Your note on prosperity isn't something I'll agree with. Newly prosperous nations by way of acquisition have been taught a lesson, but there are many examples of newly prosperous nations that do not immediately wage war. China, for one, is a good modern example. Most of SE Asia, as a matter of fact, has had rapidly blooming prosperity but not yet erupted into war.

You are speaking too soon. China is well on its way to picking a fight. It's just looking around for a good excuse and a likely target. It's pretty much acting just like I'd expect a newly prosperous nation to act. It's trying to acquire assets in Africa, trying to gain overseas territory for naval purposes, and expanding its hitherto primarily defensive military assets into more and more aggressive assets that you need to assert military supremacy far from your homeland. The only reason it hasn't tried to take Taiwan already is its concerned the USA would intervene, but it's trying to box the US Navy out of the area in an attempt to gain enough 'breathing room' to do an invasion quickly and force the USA to accept it as a fait accompli.

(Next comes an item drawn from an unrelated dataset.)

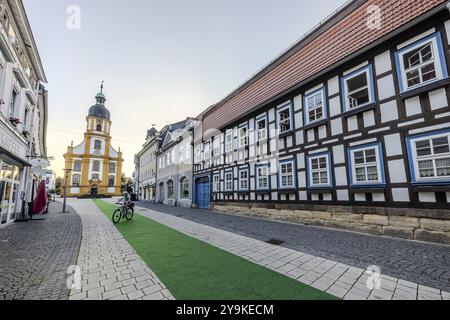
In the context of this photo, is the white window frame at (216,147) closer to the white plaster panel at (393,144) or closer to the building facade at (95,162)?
the white plaster panel at (393,144)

But let's try to stay away from modern examples, and stick to history. Some of the most aggressively expansionistic nations in history were the Athenian Republic, the Roman Republic, the British, and the USA. Athens was the aggressor nation in the Peloponnesian War. Rome was the aggressor nation in the Punic Wars, and let's not forget that Carthage was itself a product of a highly expansionistic and aggressive Phoenician Empire. Most people, including most Americans, looking at American military history get things exactly backwards. Pretty much every war the USA was involved in during the first 100 years, the USA was the aggressor in. We started pretty much all of them. After the US Civil War, the explosion of prosperity directly led to America's most blatantly imperialistic behavior in the Spanish-American war. The USA certainly wasn't short of land to exploit at the time. However, almost every war that the USA has fought since the beginning of the 20th century has been defensive in nature. Most people get this backwards, treating the young nation as simply defending its interest, and the more developed nation as being aggressively imperial. The facts go exactly the other direction. In point of fact, newly wealthy nations try to dominate less wealthy nations simply because they can, and newly wealthy Republics tend to look for excuses to go to war. France became much more aggressive as a Republic than it had been as a Monarchy, leading "World War 4" (if you count actual global wars) and between 4.5 and 7.5 million deaths (depending on your sources).